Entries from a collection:
↓↓↓

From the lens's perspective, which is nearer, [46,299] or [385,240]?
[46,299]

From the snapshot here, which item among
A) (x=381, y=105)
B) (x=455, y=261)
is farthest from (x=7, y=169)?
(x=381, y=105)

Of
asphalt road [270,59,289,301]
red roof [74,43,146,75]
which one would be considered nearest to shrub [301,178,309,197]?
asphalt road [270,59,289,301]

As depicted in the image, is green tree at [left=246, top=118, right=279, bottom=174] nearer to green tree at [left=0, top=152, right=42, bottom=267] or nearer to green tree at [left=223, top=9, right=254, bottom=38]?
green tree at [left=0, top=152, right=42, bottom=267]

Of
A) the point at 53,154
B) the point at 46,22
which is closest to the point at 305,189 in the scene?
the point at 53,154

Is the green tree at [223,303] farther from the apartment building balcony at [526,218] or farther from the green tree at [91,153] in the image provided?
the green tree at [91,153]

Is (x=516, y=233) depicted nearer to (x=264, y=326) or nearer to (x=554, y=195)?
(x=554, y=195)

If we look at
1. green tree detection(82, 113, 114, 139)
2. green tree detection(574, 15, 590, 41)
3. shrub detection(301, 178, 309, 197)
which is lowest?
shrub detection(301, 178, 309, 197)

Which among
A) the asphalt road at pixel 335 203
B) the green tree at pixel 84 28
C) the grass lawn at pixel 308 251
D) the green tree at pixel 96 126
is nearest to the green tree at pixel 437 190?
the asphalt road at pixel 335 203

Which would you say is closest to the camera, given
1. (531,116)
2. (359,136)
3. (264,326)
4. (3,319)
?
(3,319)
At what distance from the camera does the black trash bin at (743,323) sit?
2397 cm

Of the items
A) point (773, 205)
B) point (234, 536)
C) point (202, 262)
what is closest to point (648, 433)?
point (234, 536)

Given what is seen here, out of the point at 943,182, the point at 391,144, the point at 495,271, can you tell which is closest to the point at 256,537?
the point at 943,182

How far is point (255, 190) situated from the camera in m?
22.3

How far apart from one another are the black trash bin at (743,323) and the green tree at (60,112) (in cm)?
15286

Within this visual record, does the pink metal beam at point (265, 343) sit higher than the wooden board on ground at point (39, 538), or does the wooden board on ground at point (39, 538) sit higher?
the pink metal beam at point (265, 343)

↑↑↑
↓↓↓

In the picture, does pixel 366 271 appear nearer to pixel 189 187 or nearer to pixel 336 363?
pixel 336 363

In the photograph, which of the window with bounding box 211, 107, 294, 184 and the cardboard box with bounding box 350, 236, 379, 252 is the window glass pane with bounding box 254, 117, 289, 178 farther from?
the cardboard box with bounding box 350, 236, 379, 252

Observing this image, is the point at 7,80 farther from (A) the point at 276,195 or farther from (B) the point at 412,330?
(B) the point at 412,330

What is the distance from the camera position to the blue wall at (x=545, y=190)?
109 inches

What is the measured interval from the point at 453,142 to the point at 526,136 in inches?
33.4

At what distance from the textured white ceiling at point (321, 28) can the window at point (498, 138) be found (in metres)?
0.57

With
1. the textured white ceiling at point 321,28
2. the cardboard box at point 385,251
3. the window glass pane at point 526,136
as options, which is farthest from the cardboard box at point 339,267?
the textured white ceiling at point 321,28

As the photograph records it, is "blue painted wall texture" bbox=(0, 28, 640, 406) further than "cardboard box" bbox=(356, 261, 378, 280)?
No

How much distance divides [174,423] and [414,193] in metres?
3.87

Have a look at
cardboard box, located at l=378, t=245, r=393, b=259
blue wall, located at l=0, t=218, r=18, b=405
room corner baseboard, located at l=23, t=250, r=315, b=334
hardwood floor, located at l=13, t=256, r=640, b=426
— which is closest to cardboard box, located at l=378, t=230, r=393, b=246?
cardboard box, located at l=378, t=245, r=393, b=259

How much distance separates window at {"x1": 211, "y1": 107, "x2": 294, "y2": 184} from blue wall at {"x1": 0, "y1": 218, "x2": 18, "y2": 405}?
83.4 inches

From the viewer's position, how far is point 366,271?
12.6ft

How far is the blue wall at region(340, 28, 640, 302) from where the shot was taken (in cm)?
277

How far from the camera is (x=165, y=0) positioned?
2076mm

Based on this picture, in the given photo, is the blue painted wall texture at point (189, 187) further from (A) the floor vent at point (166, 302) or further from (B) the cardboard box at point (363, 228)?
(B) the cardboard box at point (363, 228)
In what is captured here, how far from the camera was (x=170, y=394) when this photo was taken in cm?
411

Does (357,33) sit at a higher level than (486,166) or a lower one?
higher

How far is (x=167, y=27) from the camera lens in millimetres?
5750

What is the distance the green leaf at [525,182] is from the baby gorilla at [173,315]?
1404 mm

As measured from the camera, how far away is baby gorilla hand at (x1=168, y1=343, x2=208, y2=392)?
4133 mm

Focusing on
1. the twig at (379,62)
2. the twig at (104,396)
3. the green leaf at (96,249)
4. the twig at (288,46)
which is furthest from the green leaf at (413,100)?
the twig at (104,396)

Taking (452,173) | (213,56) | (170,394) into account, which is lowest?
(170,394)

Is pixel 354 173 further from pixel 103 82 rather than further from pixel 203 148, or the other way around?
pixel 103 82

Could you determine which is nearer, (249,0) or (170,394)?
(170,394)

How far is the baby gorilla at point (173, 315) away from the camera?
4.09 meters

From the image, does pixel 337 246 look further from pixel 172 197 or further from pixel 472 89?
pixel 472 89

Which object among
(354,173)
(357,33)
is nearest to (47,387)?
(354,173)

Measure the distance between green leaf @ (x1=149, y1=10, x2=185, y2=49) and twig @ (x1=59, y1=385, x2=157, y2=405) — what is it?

↑↑↑
↓↓↓

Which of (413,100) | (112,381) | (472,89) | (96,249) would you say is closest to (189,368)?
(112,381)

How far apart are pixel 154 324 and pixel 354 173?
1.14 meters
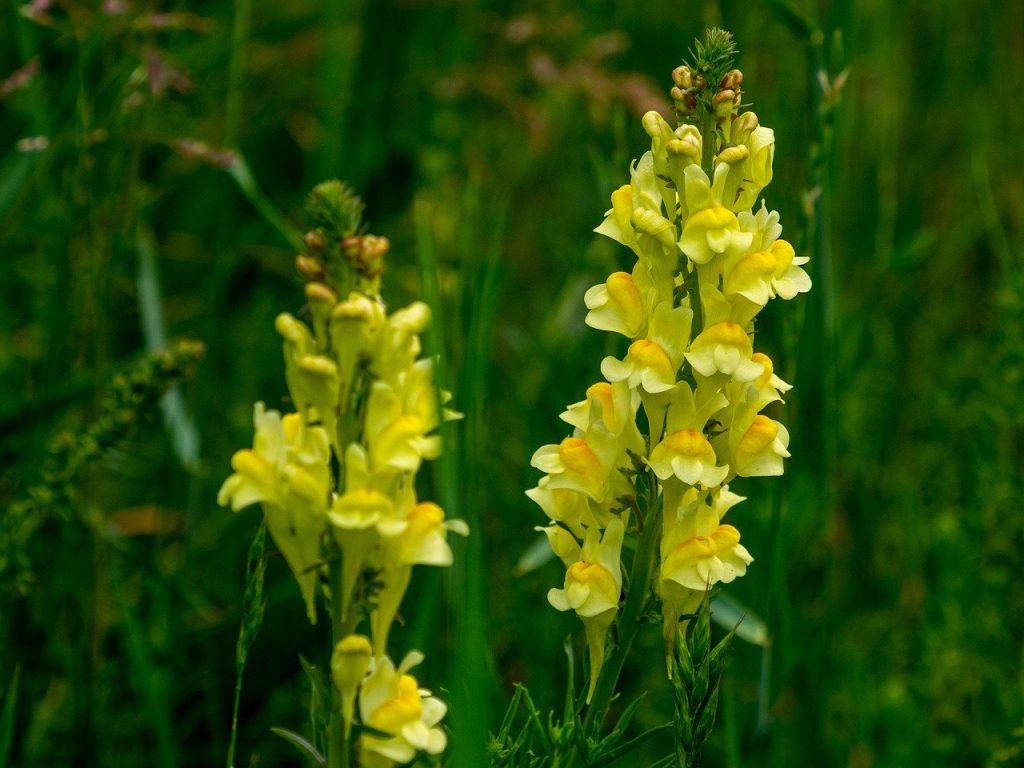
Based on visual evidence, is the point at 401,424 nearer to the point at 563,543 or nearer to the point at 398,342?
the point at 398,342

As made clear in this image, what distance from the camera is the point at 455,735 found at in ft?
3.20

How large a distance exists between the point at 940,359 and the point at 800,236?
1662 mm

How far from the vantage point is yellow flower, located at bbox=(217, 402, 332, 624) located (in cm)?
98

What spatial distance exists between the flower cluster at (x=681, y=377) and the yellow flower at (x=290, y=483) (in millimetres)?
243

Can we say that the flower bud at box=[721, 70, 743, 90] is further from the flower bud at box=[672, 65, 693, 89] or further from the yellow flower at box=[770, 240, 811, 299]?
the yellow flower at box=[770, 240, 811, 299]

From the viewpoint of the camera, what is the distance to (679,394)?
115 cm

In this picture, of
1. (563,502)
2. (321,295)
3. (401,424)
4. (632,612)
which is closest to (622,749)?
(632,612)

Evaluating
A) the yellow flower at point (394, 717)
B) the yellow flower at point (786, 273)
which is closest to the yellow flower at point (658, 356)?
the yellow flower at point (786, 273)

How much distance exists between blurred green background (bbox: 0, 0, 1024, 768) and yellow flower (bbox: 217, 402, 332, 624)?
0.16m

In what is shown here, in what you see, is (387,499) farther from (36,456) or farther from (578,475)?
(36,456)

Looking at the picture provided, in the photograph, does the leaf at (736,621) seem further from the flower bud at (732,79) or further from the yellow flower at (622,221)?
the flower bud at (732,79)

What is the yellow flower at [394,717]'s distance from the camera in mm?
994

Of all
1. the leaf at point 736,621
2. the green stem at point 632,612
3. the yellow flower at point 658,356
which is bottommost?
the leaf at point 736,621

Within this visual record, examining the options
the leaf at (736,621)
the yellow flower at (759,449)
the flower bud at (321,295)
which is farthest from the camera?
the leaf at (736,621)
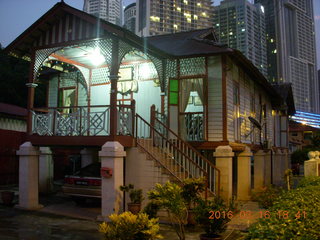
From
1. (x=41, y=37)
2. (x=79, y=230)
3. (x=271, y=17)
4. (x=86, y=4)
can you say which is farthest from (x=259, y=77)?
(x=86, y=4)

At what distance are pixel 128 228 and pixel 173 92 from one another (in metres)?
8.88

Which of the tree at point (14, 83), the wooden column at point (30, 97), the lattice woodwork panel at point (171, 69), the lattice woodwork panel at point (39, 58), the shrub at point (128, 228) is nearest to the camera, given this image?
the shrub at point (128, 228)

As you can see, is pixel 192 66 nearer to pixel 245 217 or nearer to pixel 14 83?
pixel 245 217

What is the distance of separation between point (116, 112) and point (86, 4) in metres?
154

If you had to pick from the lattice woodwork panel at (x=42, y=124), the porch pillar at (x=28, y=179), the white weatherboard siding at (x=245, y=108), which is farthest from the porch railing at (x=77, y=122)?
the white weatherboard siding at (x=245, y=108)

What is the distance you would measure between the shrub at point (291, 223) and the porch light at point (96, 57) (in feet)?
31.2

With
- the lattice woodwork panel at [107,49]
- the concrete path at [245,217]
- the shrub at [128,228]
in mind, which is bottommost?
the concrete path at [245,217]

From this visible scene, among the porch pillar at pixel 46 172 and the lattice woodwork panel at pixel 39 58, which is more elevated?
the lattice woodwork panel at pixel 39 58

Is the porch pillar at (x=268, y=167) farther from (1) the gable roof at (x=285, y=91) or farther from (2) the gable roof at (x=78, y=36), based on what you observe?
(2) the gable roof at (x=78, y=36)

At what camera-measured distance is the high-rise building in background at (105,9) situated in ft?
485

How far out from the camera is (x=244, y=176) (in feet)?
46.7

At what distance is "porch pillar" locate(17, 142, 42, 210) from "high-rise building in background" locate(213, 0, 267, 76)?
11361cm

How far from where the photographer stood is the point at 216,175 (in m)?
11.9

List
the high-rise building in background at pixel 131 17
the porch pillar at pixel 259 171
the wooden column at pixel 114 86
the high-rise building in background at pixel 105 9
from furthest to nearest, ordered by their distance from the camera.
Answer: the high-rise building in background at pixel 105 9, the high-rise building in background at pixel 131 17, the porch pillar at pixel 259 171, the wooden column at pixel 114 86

↑↑↑

▶ [PROBLEM TO WORK ON]:
Copy word for word the lines starting with the line that contains "How far from where" and going on through the line that contains "Answer: the high-rise".

▶ [REPLY]:
How far from where the photographer stood is the point at 216,175 (in m)?
11.9

List
the high-rise building in background at pixel 131 17
the porch pillar at pixel 259 171
the wooden column at pixel 114 86
the high-rise building in background at pixel 105 9
from furthest to nearest, ordered by their distance from the camera.
Answer: the high-rise building in background at pixel 105 9, the high-rise building in background at pixel 131 17, the porch pillar at pixel 259 171, the wooden column at pixel 114 86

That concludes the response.